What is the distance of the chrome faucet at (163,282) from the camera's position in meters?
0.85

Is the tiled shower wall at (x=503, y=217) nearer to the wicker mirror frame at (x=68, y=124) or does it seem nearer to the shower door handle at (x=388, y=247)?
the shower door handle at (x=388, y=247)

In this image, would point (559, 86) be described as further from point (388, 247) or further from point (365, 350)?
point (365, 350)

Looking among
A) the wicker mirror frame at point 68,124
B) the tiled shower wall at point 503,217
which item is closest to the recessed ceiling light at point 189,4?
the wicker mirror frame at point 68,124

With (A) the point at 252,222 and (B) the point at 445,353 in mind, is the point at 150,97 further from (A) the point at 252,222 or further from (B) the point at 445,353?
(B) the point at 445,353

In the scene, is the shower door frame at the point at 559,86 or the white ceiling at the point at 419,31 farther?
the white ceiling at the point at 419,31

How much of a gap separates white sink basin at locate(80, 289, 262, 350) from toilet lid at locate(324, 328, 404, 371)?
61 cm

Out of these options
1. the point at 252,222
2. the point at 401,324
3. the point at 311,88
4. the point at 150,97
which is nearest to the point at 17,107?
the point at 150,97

---+---

# Task to carry out:
Output every entry shown above, exactly.

# Solution to this problem:
What is the distance of the chrome faucet at (163,282) from the camera's position in meters?
0.85

Is the tiled shower wall at (x=503, y=217) nearer to the wicker mirror frame at (x=68, y=124) or does it seem nearer to the shower door handle at (x=388, y=247)?
the shower door handle at (x=388, y=247)

In this image, would point (559, 86) be described as further from point (388, 247) or further from point (365, 350)?
point (365, 350)

Looking among
A) the wicker mirror frame at point 68,124
B) the tiled shower wall at point 503,217
which item is closest to the recessed ceiling light at point 189,4?
the wicker mirror frame at point 68,124

With (A) the point at 252,222 and (B) the point at 445,353 in mind, is the point at 150,97 further from (A) the point at 252,222 or further from (B) the point at 445,353?
(B) the point at 445,353

In the scene, is the shower door frame at the point at 559,86 or the white ceiling at the point at 419,31 farther?
the white ceiling at the point at 419,31

How much of a gap separates white sink basin at locate(80, 289, 262, 350) from toilet lid at locate(324, 328, 404, 371)?
61 cm

Out of these options
1. the point at 252,222
2. the point at 401,324
3. the point at 311,88
4. the point at 150,97
which is nearest to the point at 17,107?
the point at 150,97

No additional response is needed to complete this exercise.